# War of the Burning Sky Color Print



## Matthan (Jan 11, 2016)

Hey [MENTION=1]Morrus[/MENTION],

I'm currently running and loving WotBS.  It's the first game that I've ever successfully run for more than a handful of sessions and I hope to see it all the way through.  It's beautifully designed and a joy to read and run.  For all those reasons, I would love to be able to purchase a physical copy of the book for my shelf.  I know that DTRPG offers a B+W softcover version, but is there a chance that you might be able to offer a color/hardcover POD option for it?  

I genuinely don't know how much work that would involve for you, and I completely understand if the amount of effort isn't worth it at this point.  My assumption with POD is that it could be done with little to no upfront cash on your part, but I also admit my ignorance there.  If there is an expense or a headache on your end, then I will be happy with a B+W copy.  I recognize that a 3.5 adventure path isn't going to suddenly surge in sales (though it deserves it).  However, I figured it wouldn't hurt to ask in case it was something simple that could be done.  Thanks!


----------



## Morrus (Jan 11, 2016)

There is one. DTRPG's colour hardcovers don't go up to that book size (at least they didn't at the time- I don't know if that's changed), but it's on Lulu.

http://www.lulu.com/shop/various-au...deluxe-edition/hardcover/product-4550125.html


----------



## Matthan (Jan 11, 2016)

They do now.  I looked over their options before bothering you, but I had no idea about lulu.  Thanks for pointing me to it.  Now, I just need to start saving my pennies.


----------



## Matthan (Jan 11, 2016)

Okay, I really don't want to push my luck (and I recognize that I probably am), but I was fiddling with LuLu to compare their printing costs with DTRPG's premium paper.  I used 708 pages (#from the product page on DTRPG).  Lulu's manufacturing cost was $142.63 using their calculator (US Letter Hardcover, Full Color).  DTRPG's printing cost was $77.10 using their calculator (Hardcover, Premium Color, Large).  DTRPG looks like it would offer a significantly cheaper option (Standard paper even drops it down to $27.54 print cost).

For further reference, 
DTRPG calculating page.
Lulu calculating page.

Again, I know I'm pushing my luck here and I don't want to be a bother, but I wanted to share that in case there might be a chance of getting the book a little cheaper (and thus less time saving pennies).


----------



## Morrus (Jan 11, 2016)

DTRPG and Lulu have completely different file and layout specs. DTRPG won't accept a Lulu formatted file, unfortunately. 

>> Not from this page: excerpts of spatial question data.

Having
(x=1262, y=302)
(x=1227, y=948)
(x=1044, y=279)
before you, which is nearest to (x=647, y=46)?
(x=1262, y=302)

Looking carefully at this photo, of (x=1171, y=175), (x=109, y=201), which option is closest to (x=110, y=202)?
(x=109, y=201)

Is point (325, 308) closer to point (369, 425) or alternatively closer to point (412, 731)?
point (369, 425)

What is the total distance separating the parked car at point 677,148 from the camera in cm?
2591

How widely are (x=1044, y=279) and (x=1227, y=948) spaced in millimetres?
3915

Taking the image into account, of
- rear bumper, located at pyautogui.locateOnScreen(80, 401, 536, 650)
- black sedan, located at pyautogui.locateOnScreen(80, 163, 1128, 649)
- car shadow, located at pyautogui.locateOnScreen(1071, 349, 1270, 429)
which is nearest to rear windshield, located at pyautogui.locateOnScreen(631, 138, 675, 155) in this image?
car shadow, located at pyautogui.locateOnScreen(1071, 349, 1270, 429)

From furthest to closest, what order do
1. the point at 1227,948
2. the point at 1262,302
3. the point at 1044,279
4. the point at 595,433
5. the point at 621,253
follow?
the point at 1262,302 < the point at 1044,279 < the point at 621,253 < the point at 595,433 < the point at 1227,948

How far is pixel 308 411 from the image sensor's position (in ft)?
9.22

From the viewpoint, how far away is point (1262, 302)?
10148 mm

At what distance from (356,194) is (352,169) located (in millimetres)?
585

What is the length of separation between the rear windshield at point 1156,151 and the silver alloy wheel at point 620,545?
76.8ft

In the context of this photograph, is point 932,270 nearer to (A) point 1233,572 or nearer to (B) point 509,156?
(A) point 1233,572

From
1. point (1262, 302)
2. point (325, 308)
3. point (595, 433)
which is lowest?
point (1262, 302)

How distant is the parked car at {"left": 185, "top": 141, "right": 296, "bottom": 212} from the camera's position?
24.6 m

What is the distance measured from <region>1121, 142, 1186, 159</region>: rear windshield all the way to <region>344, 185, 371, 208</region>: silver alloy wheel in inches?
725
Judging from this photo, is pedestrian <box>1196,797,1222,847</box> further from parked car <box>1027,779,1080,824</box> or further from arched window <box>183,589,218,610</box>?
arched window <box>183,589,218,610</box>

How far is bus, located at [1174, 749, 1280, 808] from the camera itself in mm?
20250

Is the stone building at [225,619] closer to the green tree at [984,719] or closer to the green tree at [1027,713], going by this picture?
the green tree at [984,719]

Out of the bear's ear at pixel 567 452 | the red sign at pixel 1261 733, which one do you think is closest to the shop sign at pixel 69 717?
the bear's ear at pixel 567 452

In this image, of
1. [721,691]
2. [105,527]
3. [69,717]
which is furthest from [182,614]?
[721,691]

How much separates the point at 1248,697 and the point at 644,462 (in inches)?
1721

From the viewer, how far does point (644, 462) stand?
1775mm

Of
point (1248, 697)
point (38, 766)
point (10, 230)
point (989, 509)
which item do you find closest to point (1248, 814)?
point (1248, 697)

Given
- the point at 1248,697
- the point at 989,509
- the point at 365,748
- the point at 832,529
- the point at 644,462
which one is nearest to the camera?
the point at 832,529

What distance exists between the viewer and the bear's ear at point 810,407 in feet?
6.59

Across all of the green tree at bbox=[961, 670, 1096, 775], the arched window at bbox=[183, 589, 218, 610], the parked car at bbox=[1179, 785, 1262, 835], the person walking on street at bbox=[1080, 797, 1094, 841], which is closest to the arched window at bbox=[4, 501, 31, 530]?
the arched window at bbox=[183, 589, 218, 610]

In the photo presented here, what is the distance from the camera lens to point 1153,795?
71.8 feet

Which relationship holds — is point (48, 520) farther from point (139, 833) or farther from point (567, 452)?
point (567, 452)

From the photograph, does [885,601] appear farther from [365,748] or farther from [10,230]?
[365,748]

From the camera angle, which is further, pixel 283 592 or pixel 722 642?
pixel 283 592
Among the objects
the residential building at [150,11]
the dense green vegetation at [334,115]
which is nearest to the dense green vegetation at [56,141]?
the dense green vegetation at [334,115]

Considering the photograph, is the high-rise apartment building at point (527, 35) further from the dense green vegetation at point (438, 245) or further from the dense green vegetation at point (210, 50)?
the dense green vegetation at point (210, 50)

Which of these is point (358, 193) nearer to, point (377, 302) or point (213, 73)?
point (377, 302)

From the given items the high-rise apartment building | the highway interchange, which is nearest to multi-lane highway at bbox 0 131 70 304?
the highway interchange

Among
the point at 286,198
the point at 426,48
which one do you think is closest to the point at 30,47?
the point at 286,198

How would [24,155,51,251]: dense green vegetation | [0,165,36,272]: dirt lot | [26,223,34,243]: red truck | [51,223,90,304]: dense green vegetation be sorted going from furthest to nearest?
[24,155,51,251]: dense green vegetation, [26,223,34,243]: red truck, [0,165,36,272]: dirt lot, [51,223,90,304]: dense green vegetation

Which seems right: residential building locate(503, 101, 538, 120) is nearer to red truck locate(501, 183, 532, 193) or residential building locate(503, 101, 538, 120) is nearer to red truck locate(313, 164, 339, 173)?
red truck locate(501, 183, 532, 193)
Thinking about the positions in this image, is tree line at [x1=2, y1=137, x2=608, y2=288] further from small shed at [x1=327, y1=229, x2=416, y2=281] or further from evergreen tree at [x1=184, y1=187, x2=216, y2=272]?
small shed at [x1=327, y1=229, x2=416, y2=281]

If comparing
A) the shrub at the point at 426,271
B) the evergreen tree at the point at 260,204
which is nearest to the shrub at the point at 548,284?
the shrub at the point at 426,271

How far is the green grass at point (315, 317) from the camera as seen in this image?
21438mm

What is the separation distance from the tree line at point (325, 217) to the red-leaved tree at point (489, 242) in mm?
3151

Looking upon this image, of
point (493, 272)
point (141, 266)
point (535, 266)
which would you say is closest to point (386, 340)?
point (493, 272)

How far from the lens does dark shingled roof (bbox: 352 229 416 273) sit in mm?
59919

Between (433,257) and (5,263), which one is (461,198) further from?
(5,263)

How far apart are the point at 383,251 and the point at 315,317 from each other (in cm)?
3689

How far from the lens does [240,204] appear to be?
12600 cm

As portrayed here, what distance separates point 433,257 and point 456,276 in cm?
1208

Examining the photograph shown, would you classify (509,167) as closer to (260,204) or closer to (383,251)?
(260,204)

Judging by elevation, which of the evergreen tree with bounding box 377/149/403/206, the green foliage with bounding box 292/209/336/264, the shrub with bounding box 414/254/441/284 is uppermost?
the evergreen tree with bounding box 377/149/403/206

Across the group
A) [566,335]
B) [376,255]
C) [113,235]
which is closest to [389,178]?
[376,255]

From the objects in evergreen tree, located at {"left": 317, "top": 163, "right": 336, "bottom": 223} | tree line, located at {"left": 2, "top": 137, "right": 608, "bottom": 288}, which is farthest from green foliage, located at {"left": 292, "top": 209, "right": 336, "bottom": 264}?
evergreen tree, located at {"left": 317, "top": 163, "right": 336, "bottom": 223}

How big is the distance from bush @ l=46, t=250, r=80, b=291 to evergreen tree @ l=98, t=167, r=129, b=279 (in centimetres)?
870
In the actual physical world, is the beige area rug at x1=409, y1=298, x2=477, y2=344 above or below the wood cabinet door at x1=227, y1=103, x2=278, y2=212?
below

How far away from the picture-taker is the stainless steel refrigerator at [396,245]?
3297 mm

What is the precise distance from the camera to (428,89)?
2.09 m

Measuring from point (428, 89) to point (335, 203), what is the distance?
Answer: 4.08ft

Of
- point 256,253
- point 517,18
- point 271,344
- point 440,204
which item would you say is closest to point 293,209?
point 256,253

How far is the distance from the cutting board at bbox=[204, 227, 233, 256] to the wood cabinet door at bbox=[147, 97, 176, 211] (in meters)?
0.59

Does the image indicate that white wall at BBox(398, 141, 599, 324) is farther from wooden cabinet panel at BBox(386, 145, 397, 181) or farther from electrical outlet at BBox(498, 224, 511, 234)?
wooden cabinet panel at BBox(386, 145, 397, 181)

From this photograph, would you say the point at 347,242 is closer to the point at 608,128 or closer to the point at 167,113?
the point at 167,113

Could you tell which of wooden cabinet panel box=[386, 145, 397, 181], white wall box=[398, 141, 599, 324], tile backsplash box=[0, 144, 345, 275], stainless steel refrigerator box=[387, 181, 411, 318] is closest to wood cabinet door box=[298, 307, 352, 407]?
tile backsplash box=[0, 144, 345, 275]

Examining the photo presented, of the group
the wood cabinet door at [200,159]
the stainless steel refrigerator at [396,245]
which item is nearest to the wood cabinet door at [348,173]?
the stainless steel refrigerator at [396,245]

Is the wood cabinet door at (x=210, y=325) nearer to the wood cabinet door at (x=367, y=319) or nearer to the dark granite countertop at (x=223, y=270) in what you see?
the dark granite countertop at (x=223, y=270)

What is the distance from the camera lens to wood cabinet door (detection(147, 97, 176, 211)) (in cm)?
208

(Standard quality at DTRPG is a bit of a misnomer. The premium quality is decent - what you'd expect Standard to be - and Standard is pretty poor. Dark images you can't make out, weak binding, etc. I never publish using DTRPG's Standard option any more, except for very small paperback stuff).


----------



## Matthan (Jan 11, 2016)

That's really interesting.  I've never ordered anything POD before so I wasn't aware of the paper stock differences.  Thanks for the info.


----------